É relativamente raro que o Tribunal de Cassação francês seja acionado. A Justiça detesta contradizer-se. Na esmagadora maioria dos casos, a corte suprema mantém a decisão já dada pela instância inferior. Portanto, a não ser que algum fato novo haja surgido, o sentenciado tem interesse em acatar a decisão que lhe concerne e não tentar mais além.

Tribunal Fédéral suíço, Lausanne
imagem google
Não é necessário ter seguido formação de jurista para se dar conta de que o STF brasileiro é uma corte pra lá de atarefada. Por um sim, por um não, processos aterrissam lá. Há casos anedóticos, do tipo «furto de galinha do quintal do vizinho», que esperam sua vez na fila interminável de pastas pendentes.
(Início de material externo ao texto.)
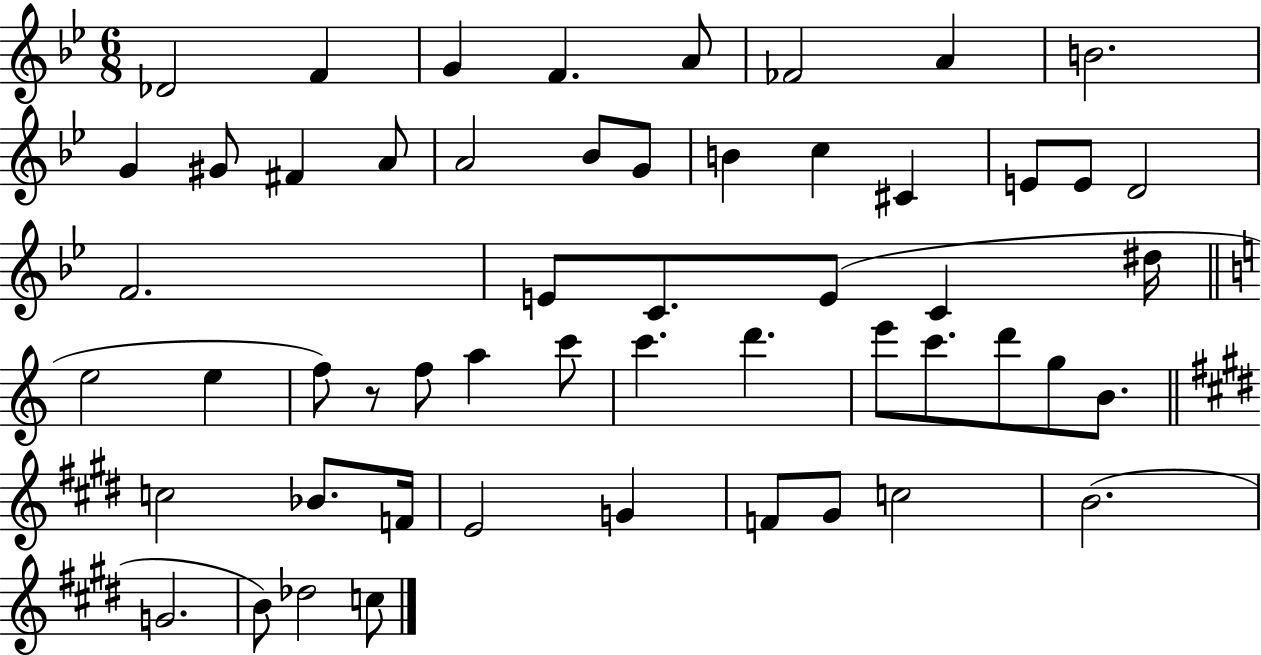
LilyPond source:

{
  \clef treble
  \numericTimeSignature
  \time 6/8
  \key bes \major
  des'2 f'4 | g'4 f'4. a'8 | fes'2 a'4 | b'2. | \break g'4 gis'8 fis'4 a'8 | a'2 bes'8 g'8 | b'4 c''4 cis'4 | e'8 e'8 d'2 | \break f'2. | e'8 c'8. e'8( c'4 dis''16 | \bar "||" \break \key a \minor e''2 e''4 | f''8) r8 f''8 a''4 c'''8 | c'''4. d'''4. | e'''8 c'''8. d'''8 g''8 b'8. | \break \bar "||" \break \key e \major c''2 bes'8. f'16 | e'2 g'4 | f'8 gis'8 c''2 | b'2.( | \break g'2. | b'8) des''2 c''8 | \bar "|."
}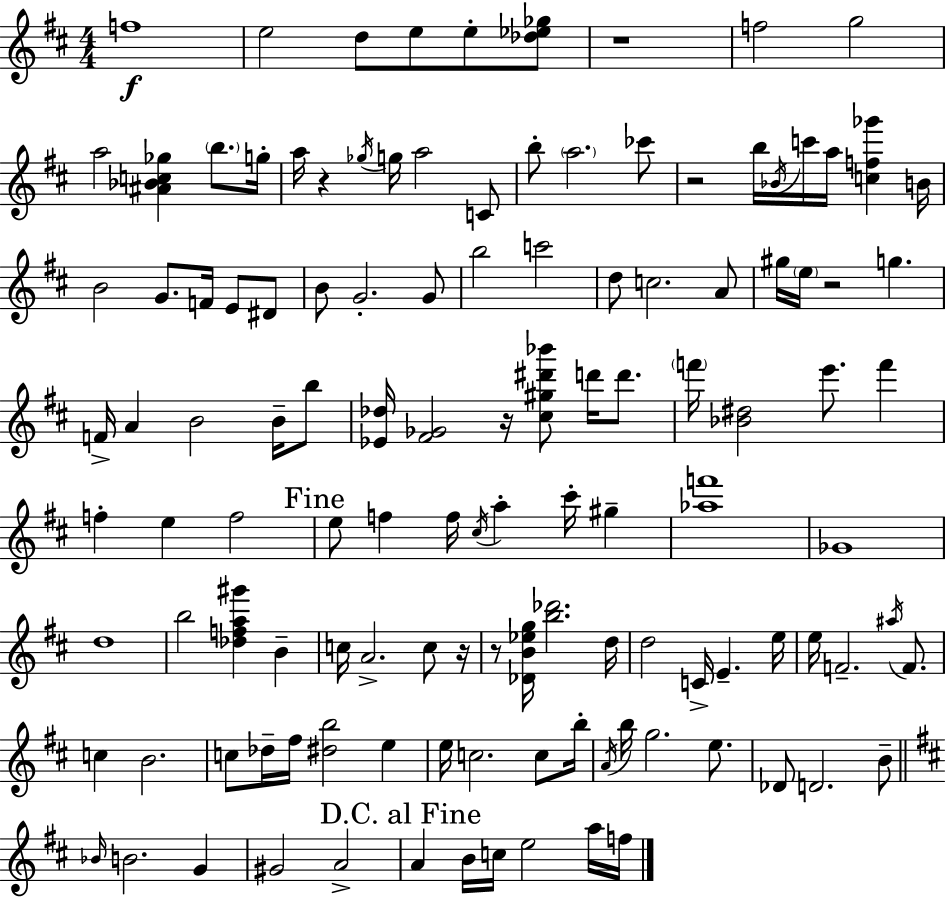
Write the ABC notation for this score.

X:1
T:Untitled
M:4/4
L:1/4
K:D
f4 e2 d/2 e/2 e/2 [_d_e_g]/2 z4 f2 g2 a2 [^A_Bc_g] b/2 g/4 a/4 z _g/4 g/4 a2 C/2 b/2 a2 _c'/2 z2 b/4 _B/4 c'/4 a/4 [cf_g'] B/4 B2 G/2 F/4 E/2 ^D/2 B/2 G2 G/2 b2 c'2 d/2 c2 A/2 ^g/4 e/4 z2 g F/4 A B2 B/4 b/2 [_E_d]/4 [^F_G]2 z/4 [^c^g^d'_b']/2 d'/4 d'/2 f'/4 [_B^d]2 e'/2 f' f e f2 e/2 f f/4 ^c/4 a ^c'/4 ^g [_af']4 _G4 d4 b2 [_dfa^g'] B c/4 A2 c/2 z/4 z/2 [_DB_eg]/4 [b_d']2 d/4 d2 C/4 E e/4 e/4 F2 ^a/4 F/2 c B2 c/2 _d/4 ^f/4 [^db]2 e e/4 c2 c/2 b/4 A/4 b/4 g2 e/2 _D/2 D2 B/2 _B/4 B2 G ^G2 A2 A B/4 c/4 e2 a/4 f/4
Sabe-se de casos encalhados há vinte anos ou mais.
Numa hipotética reforma do sistema judiciário brasileiro, seria interessante cogitar a criação de uma corte constitucional. Talvez de outras cortes independentes ― para assuntos eleitorais, por exemplo. Isso, sim, é trabalho para especialistas.
Outro ponto que me parece passível de ser modificado é o número de ministros. São onze. E essa confraria diminuta carrega o peso de milhares e milhares de decisões, múltiplas atribuições. Uma carga, a meu ver, exagerada. Só para comparar, o Tribunal fédéral suíço é composto de 38 juízes, secundados por 19 juízes suplentes. Esses substitutos são acionados em caso de impedimento de um titular, seja por doença, férias, compromisso inadiável.
Diferentemente dos onze ministros do STF brasileiro, os 38 juízes suíços se subdividem em diferentes comissões, de acordo com a especialidade de cada um. O Tribunal fédéral abriga uma corte de direito público, uma de direito civil, uma outra de direito penal, uma de direito social. Há ainda outras comissões. Um hipotético mensalão suíço seria subdividido entre duas ou mais cortes, cada uma julgando o malfeito que lhe compete. A divisão de direito público e a de direito penal seriam, com toda certeza, chamadas a invervir.

Tribunal de Cassação francês
Paris
Num país como o Brasil, que não conseguiu fazer nenhuma reforma política de importância desde 1988, imaginar que se reforme o STF é coisa de sonhador crédulo. Mas não custa cogitar. Se viesse essa hipotética reorganização da instância máxima do Judiciário brasileiro, o modo de escolha dos ministros teria absolutamente de ser revisto.
A meu ver, o fato de a nomeação ser apanágio pessoal do presidente da República gera uma distorção. Todo homem, por definição, é falível. Ninguém é perfeito. Quando se reflete sobre o assunto, percebe-se que o sistema já nasceu com um defeito de fabricação. Não é possível que os juízes máximos da nação ― aqueles que, se for o caso, terão a incumbência de julgar o presidente da República ― sejam por ele nomeados. É a quadratura do círculo, uma especificidade perversa que não condiz com a imparcialidade que se espera da Justiça.
Um outro meio de escolher os árbitros maiores tem de ser encontrado. Na Suíça, por exemplo, são eleitos pela assembleia. Poderíamos fazer o mesmo. Ou, para diluir ainda mais as responsabilidades, compor uma comissão ad hoc de grandes eleitores para escolher novos ministros do STF. Dela fariam parte parlamentares, a OAB, a presidência da República, até o próprio STF.
Fica aí a sugestão. Nunca se sabe, pode servir.